Il fenomeno cui stiamo assistendo in questi giorni è parzialmente nuovo. Siamo in inverno e con il mare mosso, e gli immigrati che sbarcano in massa in Sicilia sono utilizzati come una sorta di “bomba umana”, cioè come una “merce” utilizzata per mandare un messaggio all’Europa.
Quale tipo di messaggio?
In questo modo gli scafisti e le organizzazioni che ci stanno dietro vogliono minacciare l’Italia e l’Occidente.
In che senso?
Mentre con l’operazione Mare Nostrum i migranti erano salvati anche a pochi chilometri dalle coste libiche, con Triton ci sono rischi maggiori di morti nel Mediterraneo. La stessa organizzazione dell’accoglienza di questi immigrati si rende problematica, sia perché arrivano in massa sia perché tra questi immigrati ci possono essere anche dei terroristi.
Secondo lei un terrorista non può trovare un modo più sicuro per arrivare in Italia?
Il terrorista professionista non arriva con il barcone, ma usa metodi più sicuri perché non vuole rischiare la sua vita. In mezzo ai molti profughi ci può essere però qualche disperato cui può venire in mente di imbarcarsi e di introdursi in Italia con finalità terroristiche.
Nel caso in cui la guerra in Libia si inasprisse, al flusso normale di immigrati potrebbero aggiungersi dei rifugiati politici?
Certamente sì. In Libia in questo momento c’è un disordine assoluto, non si capisce chi comandi e tutti hanno delle armi. Gli immigranti provenienti da Somalia, Eritrea e Sahel in attesa degli sbarchi si trovano in fattorie e sono oggetto di violenze e sfruttamento anche da parte della polizia libica.
Che cosa bisogna fare?
Bisognerebbe trovare un accordo politico con le autorità libiche e quindi occupare per motivi umanitari l’area dove si trovano i profughi. A quel punto bisogna cercare di fare quello che andava fatto prima. Vanno insediate delle commissioni in loco che valutino i profughi, e se questi hanno il diritto d’asilo vanno inviati direttamente nei Paesi di destinazione senza transitare dall’Italia. Molti degli immigrati che sbarcano in Sicilia infatti non vogliono venire nel nostro Paese, bensì in Germania, in Francia e in Svezia.
Che cosa intende dire quando parla di violenze e sfruttamento da parte della polizia?
Alcuni di questi migranti, prima di essere imbarcati, sono chiamati per lavorare nei terreni della polizia e nelle case degli agenti, e spesso sono anche frustati. Queste persone, che magari speravano di rimanere in Libia per alcuni mesi e poi magari imbarcarsi in primavera, adesso sono costrette per forza a fuggire.

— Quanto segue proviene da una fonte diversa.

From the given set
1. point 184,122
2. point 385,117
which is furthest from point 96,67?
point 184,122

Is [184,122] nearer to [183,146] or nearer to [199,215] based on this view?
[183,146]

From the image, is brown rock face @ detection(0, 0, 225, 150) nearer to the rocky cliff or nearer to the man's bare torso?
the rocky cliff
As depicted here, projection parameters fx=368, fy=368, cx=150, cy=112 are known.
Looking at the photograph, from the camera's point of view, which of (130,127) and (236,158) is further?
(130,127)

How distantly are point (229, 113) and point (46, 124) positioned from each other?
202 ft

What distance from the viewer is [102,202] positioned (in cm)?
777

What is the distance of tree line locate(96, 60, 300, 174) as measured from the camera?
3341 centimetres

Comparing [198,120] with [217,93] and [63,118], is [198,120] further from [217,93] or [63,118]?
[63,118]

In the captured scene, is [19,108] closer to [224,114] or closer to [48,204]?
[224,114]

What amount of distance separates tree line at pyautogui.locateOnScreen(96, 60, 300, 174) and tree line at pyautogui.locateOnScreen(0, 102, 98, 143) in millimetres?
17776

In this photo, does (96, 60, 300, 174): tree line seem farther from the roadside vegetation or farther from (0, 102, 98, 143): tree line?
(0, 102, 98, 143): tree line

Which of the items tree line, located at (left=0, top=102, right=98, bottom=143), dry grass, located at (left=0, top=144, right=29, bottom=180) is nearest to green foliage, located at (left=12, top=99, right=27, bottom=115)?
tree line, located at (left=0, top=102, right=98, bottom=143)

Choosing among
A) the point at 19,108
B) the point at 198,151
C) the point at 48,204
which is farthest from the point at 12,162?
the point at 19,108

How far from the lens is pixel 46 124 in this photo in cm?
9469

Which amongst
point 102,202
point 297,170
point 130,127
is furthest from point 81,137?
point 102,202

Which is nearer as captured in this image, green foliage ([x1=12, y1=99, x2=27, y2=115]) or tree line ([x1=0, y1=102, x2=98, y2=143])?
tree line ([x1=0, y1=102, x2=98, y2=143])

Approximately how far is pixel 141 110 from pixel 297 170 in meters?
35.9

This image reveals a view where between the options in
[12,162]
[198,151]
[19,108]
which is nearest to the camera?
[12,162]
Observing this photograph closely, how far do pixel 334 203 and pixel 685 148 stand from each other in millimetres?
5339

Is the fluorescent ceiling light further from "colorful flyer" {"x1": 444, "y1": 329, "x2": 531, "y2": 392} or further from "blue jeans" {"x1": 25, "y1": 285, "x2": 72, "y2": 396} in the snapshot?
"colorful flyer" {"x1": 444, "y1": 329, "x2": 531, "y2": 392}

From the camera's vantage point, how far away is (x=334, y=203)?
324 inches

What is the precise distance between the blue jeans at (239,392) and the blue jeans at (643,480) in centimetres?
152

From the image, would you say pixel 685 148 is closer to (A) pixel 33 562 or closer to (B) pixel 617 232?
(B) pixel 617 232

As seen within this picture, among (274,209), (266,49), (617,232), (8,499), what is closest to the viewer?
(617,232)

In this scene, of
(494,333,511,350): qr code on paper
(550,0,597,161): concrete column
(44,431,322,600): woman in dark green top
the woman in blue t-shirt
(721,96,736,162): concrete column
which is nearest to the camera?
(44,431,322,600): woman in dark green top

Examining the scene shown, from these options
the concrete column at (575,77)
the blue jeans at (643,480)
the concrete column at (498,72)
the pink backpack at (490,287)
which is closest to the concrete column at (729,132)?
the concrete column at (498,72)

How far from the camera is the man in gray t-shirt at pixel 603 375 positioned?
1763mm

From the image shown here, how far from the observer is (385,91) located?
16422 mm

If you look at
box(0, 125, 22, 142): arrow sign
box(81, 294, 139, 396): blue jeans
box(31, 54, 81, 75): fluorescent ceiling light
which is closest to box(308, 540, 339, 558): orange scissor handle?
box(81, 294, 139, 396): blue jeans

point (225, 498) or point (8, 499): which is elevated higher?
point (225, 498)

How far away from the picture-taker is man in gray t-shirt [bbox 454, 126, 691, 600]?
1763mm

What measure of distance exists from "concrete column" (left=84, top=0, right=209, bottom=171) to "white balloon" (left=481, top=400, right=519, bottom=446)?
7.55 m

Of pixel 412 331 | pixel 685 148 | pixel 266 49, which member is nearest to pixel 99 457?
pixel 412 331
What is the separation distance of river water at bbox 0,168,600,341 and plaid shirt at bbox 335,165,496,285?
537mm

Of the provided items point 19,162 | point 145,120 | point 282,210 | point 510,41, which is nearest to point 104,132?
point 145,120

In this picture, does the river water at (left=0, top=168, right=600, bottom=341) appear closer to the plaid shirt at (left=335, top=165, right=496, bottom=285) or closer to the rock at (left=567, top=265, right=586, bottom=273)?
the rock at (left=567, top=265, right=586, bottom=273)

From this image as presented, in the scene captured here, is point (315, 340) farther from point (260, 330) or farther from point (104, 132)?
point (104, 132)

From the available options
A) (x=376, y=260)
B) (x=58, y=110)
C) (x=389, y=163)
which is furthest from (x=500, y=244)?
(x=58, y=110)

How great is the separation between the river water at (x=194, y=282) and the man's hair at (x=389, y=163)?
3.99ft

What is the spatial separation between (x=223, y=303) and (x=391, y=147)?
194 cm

Com’è la situazione a Lampedusa?
Martedì sull’isola su cento posti disponibili c’erano 1.200 migranti. Le autorità stanno organizzando dei ponti aerei per portarli non in Sicilia, ma in Veneto, in Toscana e in altre Regioni. Molte volte però i sindaci non vogliono accoglierli, e in Veneto hanno dovuto dormire per 24 ore in un autobus perché nessun sindaco era disposto ad accettarli.
E in Sicilia che cosa sta succedendo?
Per quanto riguarda la Sicilia, il problema riguarda soprattutto alcune zone dove sbarcano i migranti, in particolare nel Ragusano, dove tra l’altro sono stati fermati due presunti scafisti, l’Agrigentino e lo stesso Trapanese. Nel Palermitano invece non sono mai sbarcati. L’immigrazione non è però solo un’emergenza siciliana, bensì nazionale. Un anno fa il Papa è stato a Lampedusa e ha detto: “Accogliamo gli immigrati”.
In che modo è possibile conciliare accoglienza e sicurezza?
Certamente l’accoglienza è importante, bisogna però tenere presente il contesto in cui avviene questo fenomeno. La cosa particolare in questo momento è che i migranti stanno viaggiando nel Mediterraneo in un periodo in cui c’è freddo e il mare è mosso. Non sono persone che vogliono spontaneamente imbarcarsi e venire in Italia, in quanto sono costrette a farlo. Il motivo per cui i barconi vanno fermati non è per un rifiuto dei migranti, ma proprio per salvare loro la vita.